Voici un charmant poème d'Anacréon (Poète Grec du VIe siècle av. JC), que j'ai traduit étant élève, à 16 ans en classe de première. Il s'agit d'une adaptation en vers réguliers et rimés, reproduisant le plus fidèlement possible le style du modèle. Ronsard a fait également une adaptation de ce poème dans ses Odes (II, 19), et vous en trouverez une belle traduction de Leconte de Lisle ici (Ode n°III)
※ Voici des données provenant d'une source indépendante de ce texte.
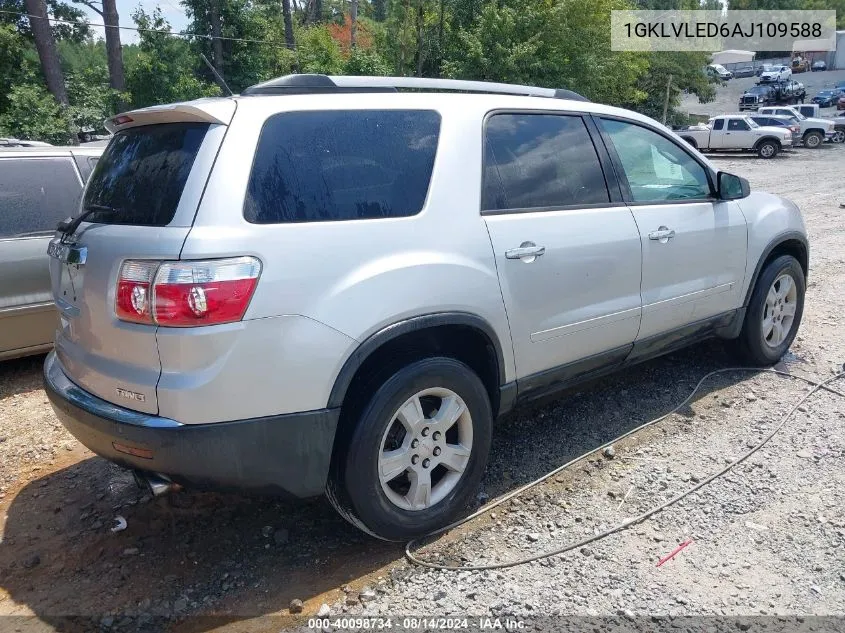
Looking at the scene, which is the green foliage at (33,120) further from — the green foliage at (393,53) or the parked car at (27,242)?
the parked car at (27,242)

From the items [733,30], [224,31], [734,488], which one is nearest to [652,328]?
[734,488]

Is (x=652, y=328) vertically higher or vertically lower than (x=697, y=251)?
lower

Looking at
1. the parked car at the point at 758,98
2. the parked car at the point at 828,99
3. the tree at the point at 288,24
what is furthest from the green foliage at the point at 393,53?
the parked car at the point at 828,99

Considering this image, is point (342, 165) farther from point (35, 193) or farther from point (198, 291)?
point (35, 193)

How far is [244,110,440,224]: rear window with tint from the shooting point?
2566mm

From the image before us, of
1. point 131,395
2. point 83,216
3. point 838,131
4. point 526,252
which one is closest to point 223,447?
point 131,395

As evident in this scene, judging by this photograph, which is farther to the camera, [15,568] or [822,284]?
[822,284]

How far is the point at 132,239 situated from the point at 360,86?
126 cm

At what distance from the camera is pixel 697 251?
4113 millimetres

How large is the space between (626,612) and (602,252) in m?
1.74

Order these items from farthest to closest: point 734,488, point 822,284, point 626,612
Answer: point 822,284 → point 734,488 → point 626,612

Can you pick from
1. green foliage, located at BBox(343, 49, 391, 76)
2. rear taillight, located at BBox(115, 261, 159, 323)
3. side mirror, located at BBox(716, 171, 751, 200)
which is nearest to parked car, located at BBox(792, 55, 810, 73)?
green foliage, located at BBox(343, 49, 391, 76)

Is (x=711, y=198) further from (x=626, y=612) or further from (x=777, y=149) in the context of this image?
(x=777, y=149)

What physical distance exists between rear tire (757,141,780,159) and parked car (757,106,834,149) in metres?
3.92
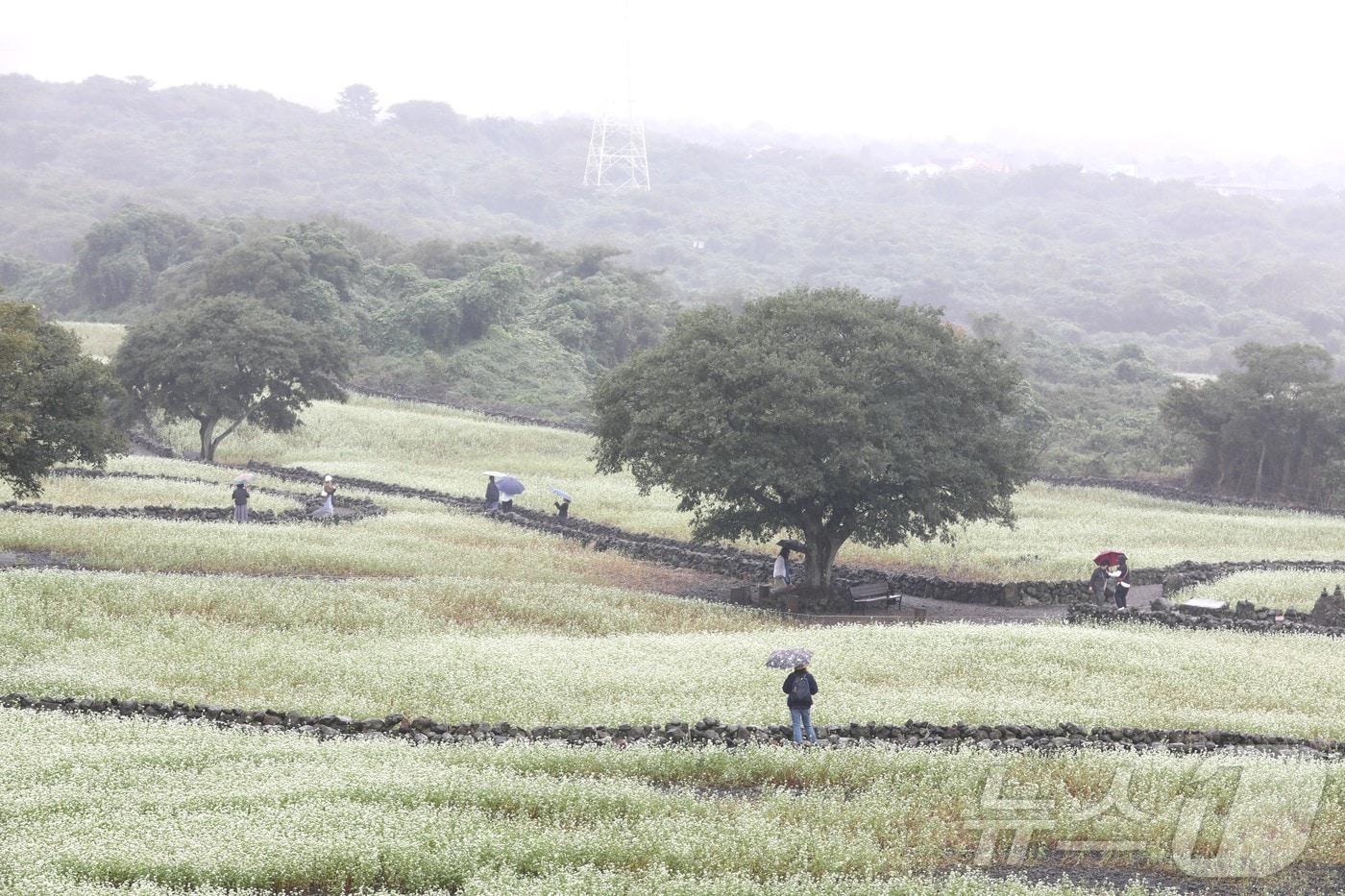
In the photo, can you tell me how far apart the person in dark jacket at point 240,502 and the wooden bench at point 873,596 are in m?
18.3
Vers l’heure de minuit, un jour,
Alors que l’Ourse fait son tour
Par la main du Bouvier guidée,
Et que la race fatiguée
Des mortels dort profondément,
Tout à coup Eros, m’éveillant,
Frappa le heurtoir de ma porte.
« Qui, dis-je, frappe de la sorte,
Chassant mes rêves sans douceur ? »
Mais il me dit : « Ne prends pas peur ;
Je suis un enfant, ouvre vite,
Qu’en ta demeure je m’abrite !
Dans la nuit noire j’ai erré,
Je suis trempé. » Je m’éclairai,
Émue au son de sa prière,
Et lui ouvris : à la lumière
M’apparut un petit enfant
Tout blond et délicat, portant
Un arc, des ailes et des flèches.
Je le guidai pour qu’il se sèche
Devant mon feu, et de mes mains
Lui épongeai ses cheveux fins,
Le frictionnai ; lorsque la pluie
Fut toute de son corps enfuie
Et qu’il fut réchauffé, soudain,
Il dit d’un petit air malin :
« Je veux essayer cet arc, donne :
La corde en est-elle encor bonne
Malgré l’averse de ce soir ?
Je vais le tendre un peu pour voir. »
L’arc se tendit, la flèche fine
Vola tout droit en ma poitrine
Et m’y causa un mal cuisant.
Mais lui bondissait en riant :
« Ah ! Le bon tour ! Je t’ai bien eue,
Ma flèche en ton cœur est venue !
Ma corde a l’air en bon état,
Mais c’est toi qui en souffriras ! »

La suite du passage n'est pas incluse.